If the promise of hot actors engaging in a messy, would-be ménage à trois isn’t enough to entice you to go see Passages, the new film by Ira Sachs, maybe its beautiful bedding will. Culture features editor for New York magazine Madeline Leung Coleman first tipped us off: “Everyone who sees the movie, which is hands down the sexy adult movie of the season, comes out raving about the movie’s bed linens.” Makes sense, because “the film largely takes place in beds,” says Coleman. “There’s a blue set, in particular, that everyone is obsessed with.”

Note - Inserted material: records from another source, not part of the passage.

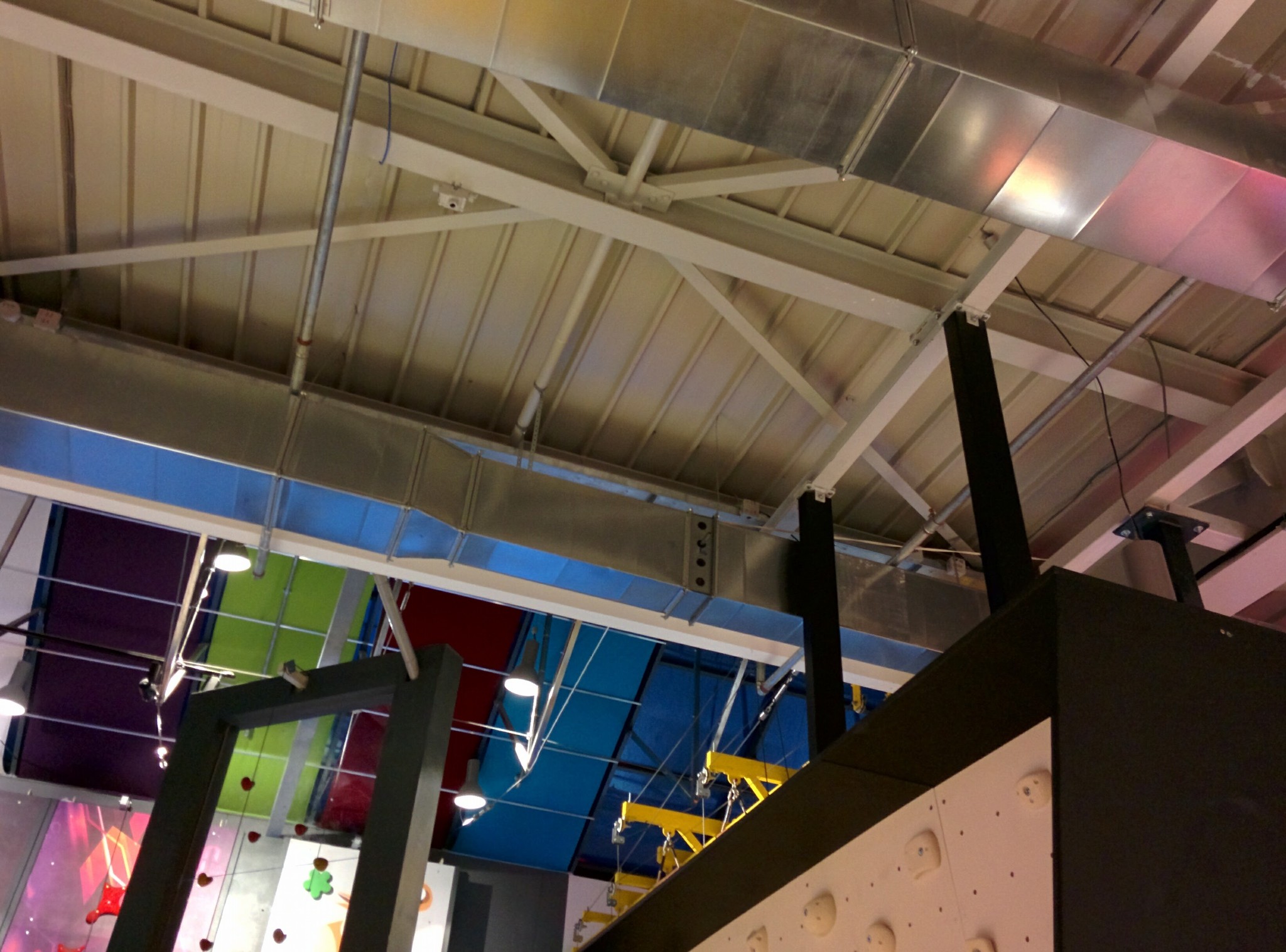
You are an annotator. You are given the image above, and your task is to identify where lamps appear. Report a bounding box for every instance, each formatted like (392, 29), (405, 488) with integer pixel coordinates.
(505, 627), (542, 697)
(212, 541), (251, 572)
(0, 636), (47, 715)
(138, 660), (163, 702)
(454, 754), (486, 811)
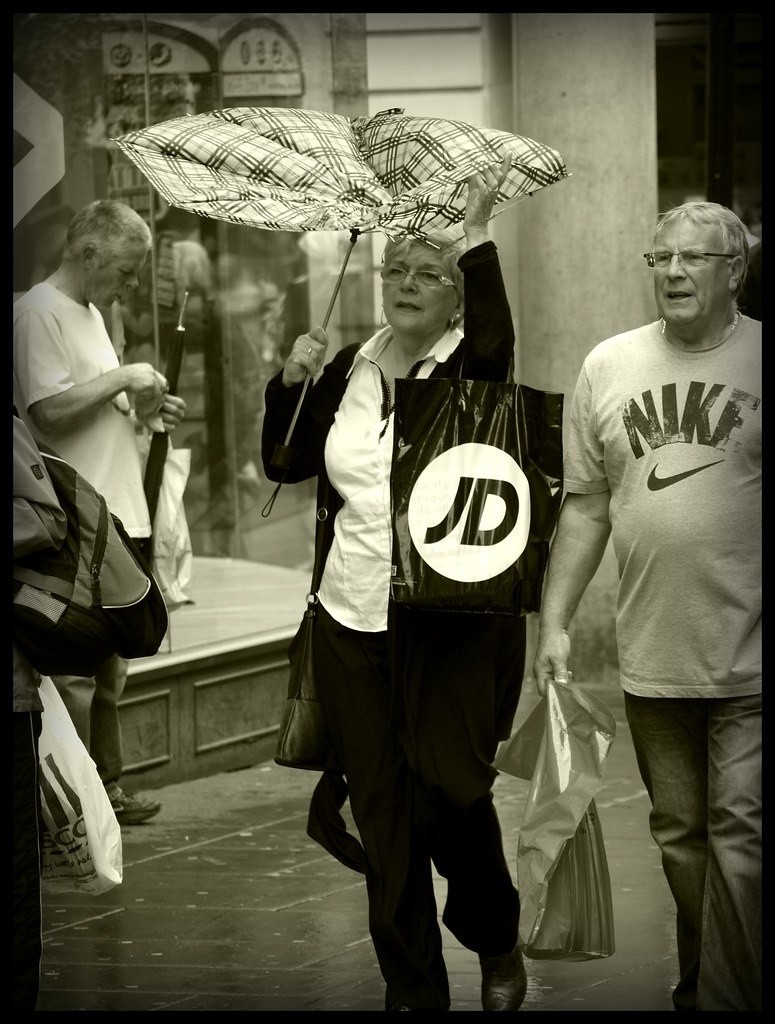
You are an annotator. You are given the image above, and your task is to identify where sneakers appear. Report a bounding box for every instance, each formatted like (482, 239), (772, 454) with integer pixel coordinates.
(109, 793), (162, 824)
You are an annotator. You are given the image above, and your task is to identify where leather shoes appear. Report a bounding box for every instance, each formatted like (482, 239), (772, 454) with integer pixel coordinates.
(479, 942), (527, 1010)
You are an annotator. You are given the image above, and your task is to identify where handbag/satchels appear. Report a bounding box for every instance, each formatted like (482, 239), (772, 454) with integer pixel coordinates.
(489, 678), (616, 962)
(14, 408), (168, 676)
(39, 676), (122, 895)
(135, 413), (192, 614)
(274, 605), (343, 771)
(391, 350), (564, 614)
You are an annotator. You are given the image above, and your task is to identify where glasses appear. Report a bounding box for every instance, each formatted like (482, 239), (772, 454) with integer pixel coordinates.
(644, 251), (735, 269)
(382, 266), (457, 289)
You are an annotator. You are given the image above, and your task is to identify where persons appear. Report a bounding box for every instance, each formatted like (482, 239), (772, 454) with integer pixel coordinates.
(262, 158), (527, 1011)
(132, 209), (371, 493)
(534, 202), (762, 1010)
(13, 199), (188, 1010)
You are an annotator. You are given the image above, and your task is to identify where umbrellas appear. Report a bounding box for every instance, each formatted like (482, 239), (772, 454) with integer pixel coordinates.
(144, 325), (186, 527)
(110, 107), (573, 466)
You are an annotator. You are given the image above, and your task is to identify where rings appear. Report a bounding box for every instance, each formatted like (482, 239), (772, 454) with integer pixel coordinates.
(488, 186), (498, 195)
(308, 348), (312, 355)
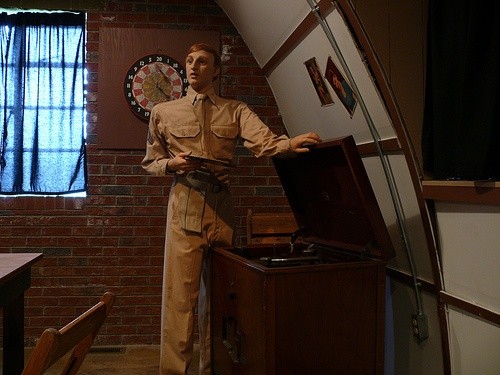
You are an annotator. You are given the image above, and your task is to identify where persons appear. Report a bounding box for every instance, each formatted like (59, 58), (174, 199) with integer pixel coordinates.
(307, 64), (358, 115)
(141, 42), (320, 375)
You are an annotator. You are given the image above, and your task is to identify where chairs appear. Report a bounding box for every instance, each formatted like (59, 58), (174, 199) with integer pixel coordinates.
(20, 292), (115, 375)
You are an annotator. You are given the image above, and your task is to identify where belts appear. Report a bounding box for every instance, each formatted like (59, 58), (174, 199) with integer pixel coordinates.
(175, 176), (230, 193)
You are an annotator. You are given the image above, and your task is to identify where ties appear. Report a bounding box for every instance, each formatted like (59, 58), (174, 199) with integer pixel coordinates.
(197, 94), (210, 160)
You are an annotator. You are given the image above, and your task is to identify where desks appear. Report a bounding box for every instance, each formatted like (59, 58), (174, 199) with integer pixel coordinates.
(0, 252), (44, 375)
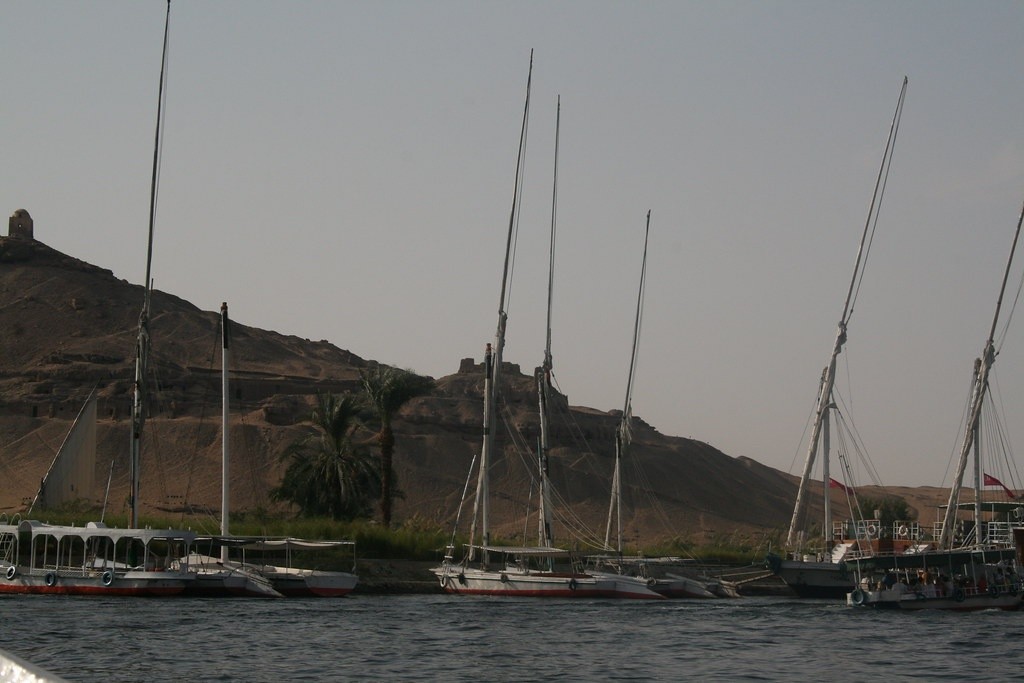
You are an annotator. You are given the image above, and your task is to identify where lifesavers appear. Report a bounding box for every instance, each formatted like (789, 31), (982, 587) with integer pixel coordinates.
(989, 585), (997, 597)
(501, 574), (507, 583)
(851, 589), (865, 604)
(1009, 585), (1017, 596)
(569, 578), (576, 591)
(102, 571), (113, 586)
(867, 524), (876, 535)
(459, 573), (464, 583)
(647, 577), (656, 586)
(45, 572), (57, 586)
(6, 566), (16, 579)
(954, 589), (964, 601)
(898, 525), (908, 535)
(440, 574), (448, 587)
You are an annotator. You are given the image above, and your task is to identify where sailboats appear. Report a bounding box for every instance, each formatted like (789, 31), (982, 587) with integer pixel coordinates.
(428, 49), (718, 601)
(842, 211), (1024, 614)
(722, 75), (925, 599)
(0, 1), (365, 600)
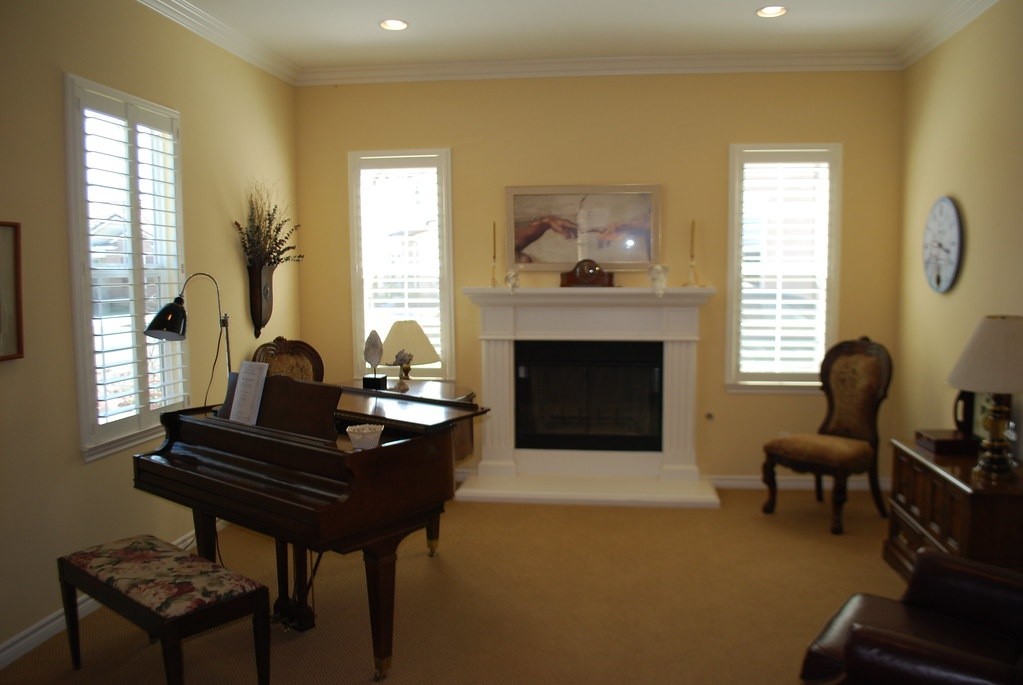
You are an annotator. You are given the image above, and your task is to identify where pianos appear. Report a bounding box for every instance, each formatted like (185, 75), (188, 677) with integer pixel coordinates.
(129, 370), (493, 680)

As someone who worked in the film industry in a past life (and is currently the Strategist’s de facto bedding expert), I had to see the sheets (and the movie) for myself. For context, Passages takes place in Paris and a country location just outside it, where Tomas (Franz Rogowski) and Martin (Ben Whishaw), a married couple, meet Agathe (Adèle Exarchopoulos), a schoolteacher. Tomas, a movie director, begins an affair with Agathe and eventually moves in with her, tearing up his marriage to Martin while insisting on maintaining a relationship with him. All this to say, it’s a bedroom drama, and so, naturally, the beds take center stage in key scenes in the film.
The sets are all exquisitely appointed, too, so I called up Passages’s production designer, Pascale Consigny, to find out exactly where the sheets in question came from. “The very nice French-linens house Yves Delorme lent us most of the beautiful sheets we used in the film, as we had no budget to buy any sheets,” she tells me from France. The blue sheets that Coleman mentioned are shown in Tomas and Martin’s country house and are the brand’s Originel style. They’re made in France of stonewashed organic linen.
They’re actually a pale greenish-blue (“ocean,” to be precise) and really quite striking. The color profile also seems to change from scene to scene, going from dark to light, depending on the time of day. (The film still, above, renders them a bit bluer than in the actual movie.) Conveniently, Yves Delorme is available in the U.S., so you can re-create the couple’s bedscape (but hopefully not their drama). You can buy each piece separately, depending on what you need.
Yves Delorme sheets also dress the bed in their Paris apartment. They’re the Flandre style, a white organic-cotton-percale sheet with colored piping detail. You can see them in what is the film’s longest sex scene. They’re paired with a gorgeous mohair blanket in a caramel color that Consigny found at a secondhand store. She doesn’t know what the brand is, but she thinks it could be from Brun de Vian-Tiran, a 200-year-old French manufacturer of natural blankets. For something a little more affordable, here’s one from Design Within Reach in a similar color.
Editor’s note: Brun de Vian-Tiran lists all prices in euros, so the price shown here is an approximate conversion to U.S. dollars.
Finally, at Agathe’s apartment, we see two different sets of bedding at two crucial moments in the film. The first, in a love scene between Agathe and Tomas, is a bold blue (also by Yves Delorme), but in a later scene, the bed is outfitted with sheets that are a bit more affordable and subdued. “I must confess that they are from Ikea,” says Consigny. They’re striped light-pink cotton sheets with a bit of texture that makes them look closer to linen. They also have a similar edging around the pillowcase as the linen set found at the country house if you want to go for that distinctly European look for less money.